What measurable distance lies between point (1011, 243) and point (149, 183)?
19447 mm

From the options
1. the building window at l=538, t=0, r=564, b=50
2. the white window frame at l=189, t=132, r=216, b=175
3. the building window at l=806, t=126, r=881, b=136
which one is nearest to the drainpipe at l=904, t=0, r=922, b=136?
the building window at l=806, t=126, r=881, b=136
========
YOUR TASK: Reproduce all of the material above line by line, keeping every word, number and symbol unchanged.

EXERCISE RESPONSE:
What measurable distance lies between point (1011, 243) and point (149, 183)?
19447 mm

From the options
1. the building window at l=538, t=0, r=564, b=50
2. the white window frame at l=189, t=132, r=216, b=175
3. the building window at l=806, t=126, r=881, b=136
which one is nearest to the drainpipe at l=904, t=0, r=922, b=136?
the building window at l=806, t=126, r=881, b=136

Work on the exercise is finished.